The following variables are deemed relevant and could be useful in predicting the quality of wines.

Bivariate Analysis

Talk about some of the relationships you observed in this part of the investigation. How did the feature(s) of interest vary with other features in the dataset?

I found that alcohol, volatile acidity have sufficient relationship with quality. On a slightly lower extent, sulphates, citric acid, density and chlorides are also related to quality. All the listed variables will be useful as predictors of wine quality in a predictive model.

These features were chosen as they had a sufficient correlation with wine quality.

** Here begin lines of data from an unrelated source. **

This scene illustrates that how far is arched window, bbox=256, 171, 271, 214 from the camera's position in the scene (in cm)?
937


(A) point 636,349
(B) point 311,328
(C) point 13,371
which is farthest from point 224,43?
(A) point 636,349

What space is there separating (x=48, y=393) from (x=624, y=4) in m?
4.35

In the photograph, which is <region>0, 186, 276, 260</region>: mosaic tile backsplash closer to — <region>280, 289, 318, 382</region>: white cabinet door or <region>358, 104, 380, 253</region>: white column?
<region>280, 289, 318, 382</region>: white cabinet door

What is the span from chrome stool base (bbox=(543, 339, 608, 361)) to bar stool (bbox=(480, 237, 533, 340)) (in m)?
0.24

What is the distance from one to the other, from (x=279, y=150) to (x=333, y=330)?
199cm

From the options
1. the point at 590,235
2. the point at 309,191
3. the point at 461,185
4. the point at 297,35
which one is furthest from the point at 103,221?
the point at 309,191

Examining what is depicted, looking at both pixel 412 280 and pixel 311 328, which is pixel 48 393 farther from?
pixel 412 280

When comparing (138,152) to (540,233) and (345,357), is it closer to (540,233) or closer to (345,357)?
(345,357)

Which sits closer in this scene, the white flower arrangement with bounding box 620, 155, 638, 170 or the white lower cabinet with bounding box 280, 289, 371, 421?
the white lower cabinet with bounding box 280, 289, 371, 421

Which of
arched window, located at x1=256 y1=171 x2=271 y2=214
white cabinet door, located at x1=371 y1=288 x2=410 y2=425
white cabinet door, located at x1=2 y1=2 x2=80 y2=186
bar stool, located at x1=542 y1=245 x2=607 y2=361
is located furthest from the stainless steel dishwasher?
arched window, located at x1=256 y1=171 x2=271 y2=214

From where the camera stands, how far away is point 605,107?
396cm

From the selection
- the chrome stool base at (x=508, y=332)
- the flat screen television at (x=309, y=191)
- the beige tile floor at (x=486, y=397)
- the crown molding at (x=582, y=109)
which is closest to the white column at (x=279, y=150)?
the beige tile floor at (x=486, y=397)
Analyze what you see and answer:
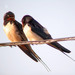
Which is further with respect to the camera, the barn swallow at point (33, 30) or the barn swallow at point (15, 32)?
the barn swallow at point (15, 32)

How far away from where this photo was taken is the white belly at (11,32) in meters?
5.07

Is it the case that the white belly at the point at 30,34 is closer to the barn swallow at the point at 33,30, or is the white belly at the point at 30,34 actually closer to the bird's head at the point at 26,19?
the barn swallow at the point at 33,30

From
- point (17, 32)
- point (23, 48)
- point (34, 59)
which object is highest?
point (17, 32)

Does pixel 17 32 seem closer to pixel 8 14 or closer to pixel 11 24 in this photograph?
pixel 11 24

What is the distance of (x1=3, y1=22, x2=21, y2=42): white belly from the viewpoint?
200 inches

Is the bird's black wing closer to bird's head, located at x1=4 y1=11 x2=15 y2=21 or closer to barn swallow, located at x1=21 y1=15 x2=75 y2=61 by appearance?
barn swallow, located at x1=21 y1=15 x2=75 y2=61

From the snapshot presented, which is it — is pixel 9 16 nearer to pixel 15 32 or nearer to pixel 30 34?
pixel 15 32

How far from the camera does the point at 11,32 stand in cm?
506

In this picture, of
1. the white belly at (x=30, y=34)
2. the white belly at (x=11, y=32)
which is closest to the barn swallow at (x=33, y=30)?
the white belly at (x=30, y=34)

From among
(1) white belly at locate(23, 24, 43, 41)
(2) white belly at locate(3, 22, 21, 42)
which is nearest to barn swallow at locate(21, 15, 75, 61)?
(1) white belly at locate(23, 24, 43, 41)

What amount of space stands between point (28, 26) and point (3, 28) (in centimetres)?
72

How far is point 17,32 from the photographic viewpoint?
518 cm

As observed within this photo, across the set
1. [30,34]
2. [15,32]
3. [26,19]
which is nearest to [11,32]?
[15,32]

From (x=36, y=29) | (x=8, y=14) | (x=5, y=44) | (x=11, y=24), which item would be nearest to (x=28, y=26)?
(x=36, y=29)
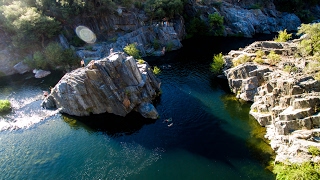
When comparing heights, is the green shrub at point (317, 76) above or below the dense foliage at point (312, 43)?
below

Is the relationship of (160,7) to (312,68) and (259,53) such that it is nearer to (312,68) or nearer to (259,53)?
(259,53)

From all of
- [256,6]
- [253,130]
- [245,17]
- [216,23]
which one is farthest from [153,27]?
[253,130]

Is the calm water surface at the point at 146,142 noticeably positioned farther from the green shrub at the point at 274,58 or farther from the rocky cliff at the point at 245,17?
the rocky cliff at the point at 245,17

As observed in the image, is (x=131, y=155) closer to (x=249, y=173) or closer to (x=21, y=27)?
(x=249, y=173)

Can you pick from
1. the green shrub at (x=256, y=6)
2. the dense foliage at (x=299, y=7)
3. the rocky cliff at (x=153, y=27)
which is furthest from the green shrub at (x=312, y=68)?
the dense foliage at (x=299, y=7)

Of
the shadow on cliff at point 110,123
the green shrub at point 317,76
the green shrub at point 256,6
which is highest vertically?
the green shrub at point 256,6

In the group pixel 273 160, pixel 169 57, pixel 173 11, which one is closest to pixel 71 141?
pixel 273 160

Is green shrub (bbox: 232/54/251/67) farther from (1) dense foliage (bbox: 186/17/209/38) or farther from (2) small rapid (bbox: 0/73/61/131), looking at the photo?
(1) dense foliage (bbox: 186/17/209/38)

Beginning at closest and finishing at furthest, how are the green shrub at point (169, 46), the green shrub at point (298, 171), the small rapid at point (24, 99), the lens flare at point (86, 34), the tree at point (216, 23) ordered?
the green shrub at point (298, 171) < the small rapid at point (24, 99) < the green shrub at point (169, 46) < the lens flare at point (86, 34) < the tree at point (216, 23)

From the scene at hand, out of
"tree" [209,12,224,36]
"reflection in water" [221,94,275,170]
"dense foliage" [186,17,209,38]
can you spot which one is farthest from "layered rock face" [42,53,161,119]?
"tree" [209,12,224,36]
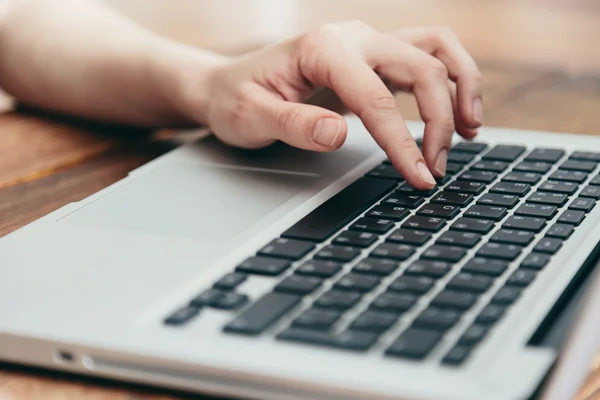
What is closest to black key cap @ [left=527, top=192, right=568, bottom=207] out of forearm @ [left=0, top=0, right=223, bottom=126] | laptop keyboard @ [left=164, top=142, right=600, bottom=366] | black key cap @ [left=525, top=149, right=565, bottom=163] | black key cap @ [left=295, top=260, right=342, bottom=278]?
laptop keyboard @ [left=164, top=142, right=600, bottom=366]

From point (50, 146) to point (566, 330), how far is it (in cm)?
64

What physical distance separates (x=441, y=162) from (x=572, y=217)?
6.0 inches

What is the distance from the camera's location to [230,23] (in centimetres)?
191

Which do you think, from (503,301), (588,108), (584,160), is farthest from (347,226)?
(588,108)

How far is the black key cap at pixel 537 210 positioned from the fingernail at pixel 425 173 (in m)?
0.08

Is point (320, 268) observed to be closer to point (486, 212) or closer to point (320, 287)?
point (320, 287)

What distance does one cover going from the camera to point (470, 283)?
440 millimetres

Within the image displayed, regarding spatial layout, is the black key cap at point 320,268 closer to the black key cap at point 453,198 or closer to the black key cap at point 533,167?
the black key cap at point 453,198

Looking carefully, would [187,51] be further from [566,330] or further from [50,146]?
[566,330]

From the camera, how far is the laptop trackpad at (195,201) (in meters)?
0.57

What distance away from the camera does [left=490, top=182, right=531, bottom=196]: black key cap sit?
635 mm

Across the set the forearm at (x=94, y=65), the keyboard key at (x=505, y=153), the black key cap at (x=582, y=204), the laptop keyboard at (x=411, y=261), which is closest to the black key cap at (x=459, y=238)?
the laptop keyboard at (x=411, y=261)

I am keen to explore the relationship between residual sugar and density, and also the relationship between pH and citric acid, and how it could impact quality too.

Did you observe any interesting relationships between the other features (not the main feature(s) of interest)?

Interestingly, although volatile acidity and citric acid are flagged as useful predictors, fixed and total acidity do not share the same relationships with wine quality.

Sulphates is useful as a wine quality predictor, but the same is not true for free and total sulfur dioxide.

What was the strongest relationship you found?

The strongest relationship was between alcohol levels and wine quality with a a correlation of 0.476.

Multivariate Plots Section

The approach I will take here is to firstly to focus on variables with highest absolute correlation to quality.

For each of the focus variables, I will then pair it with the variables (non-quality) with an absolute correlation of 0.20

Pair 1: Alcohol - Volatile acidity, Density, Chlorides, pH

Alcohol has the strongest correlation with wine quality (cor = 0.476).

Alcohol has a correlation of -0.202 with volatile acidity. Higher wine quality has higher alcohol content and lower volatile acidity.

Differing wine qualities have a relatively clear distinction in volatile acidity levels.

Action: Add volatile acidity as predictor.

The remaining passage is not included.